French Defence Ministry officials did not immediately comment.
A Cameroon defence ministry spokesman accused Amnesty of “bad faith” and of trying “to transform killers into victims”.
Beatings, shocks
The torture techniques, which Amnesty described as “chilling”, include a “stress position described as ‘the goat’: the detainee’s arms and legs are tied together behind his back and he is left on the ground and beaten.”
“In a common suspension technique known as ‘the swing’, the victim’s arms and legs are again tied behind his back, before he is lifted and suspended on a bar fitted between two poles … and further beaten,” Amnesty said.
Other torture documented included being tied standing up in stress positions for 24 hours, being subject to simulated drowning, being deprived of food, forced to drink urine, given electric shocks and burned.
Victims included women, the disabled and the mentally ill, the report said.
“Our army is professional and disciplined,” Cameroon’s army spokesman Colonel Didier Badjeck said, reacting to questions from Reuters. “It has better things to do than to spend time justifying itself against people who have preconceived ideas.”

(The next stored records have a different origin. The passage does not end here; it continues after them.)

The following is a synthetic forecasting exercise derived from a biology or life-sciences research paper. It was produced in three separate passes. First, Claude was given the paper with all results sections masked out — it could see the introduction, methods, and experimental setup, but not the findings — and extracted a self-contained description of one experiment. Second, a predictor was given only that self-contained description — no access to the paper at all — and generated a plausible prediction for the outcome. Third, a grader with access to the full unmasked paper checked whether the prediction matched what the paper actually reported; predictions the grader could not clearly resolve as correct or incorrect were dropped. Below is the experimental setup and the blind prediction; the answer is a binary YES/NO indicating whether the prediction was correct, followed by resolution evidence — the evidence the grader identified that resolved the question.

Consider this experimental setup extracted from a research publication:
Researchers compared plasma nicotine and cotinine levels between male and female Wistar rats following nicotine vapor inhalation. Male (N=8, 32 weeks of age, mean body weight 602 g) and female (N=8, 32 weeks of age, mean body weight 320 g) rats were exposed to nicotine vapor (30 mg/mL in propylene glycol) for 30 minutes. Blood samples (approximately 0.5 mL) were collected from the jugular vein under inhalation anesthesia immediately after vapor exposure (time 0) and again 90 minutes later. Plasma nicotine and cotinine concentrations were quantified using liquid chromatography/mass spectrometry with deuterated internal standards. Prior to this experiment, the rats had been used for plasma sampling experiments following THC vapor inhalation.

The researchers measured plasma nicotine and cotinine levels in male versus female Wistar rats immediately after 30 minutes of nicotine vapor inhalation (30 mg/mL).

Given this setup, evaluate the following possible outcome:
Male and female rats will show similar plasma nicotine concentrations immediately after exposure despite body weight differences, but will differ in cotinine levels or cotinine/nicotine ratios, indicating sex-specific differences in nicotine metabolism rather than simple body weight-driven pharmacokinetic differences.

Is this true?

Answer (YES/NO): NO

Eighty of the 101 cases of torture took place at the elite Rapid Intervention Battalion (BIR) headquarters at Salak, in Cameroon’s Far North region, the heart of the insurgency, Amnesty reported.
Amnesty said its delegates had observed French troops at the base in May 2015. It also said it had still and video images “clearly showing the regular presence of U.S personnel in numerous locations across the base, including making use of a makeshift gym and a trailer converted into an office.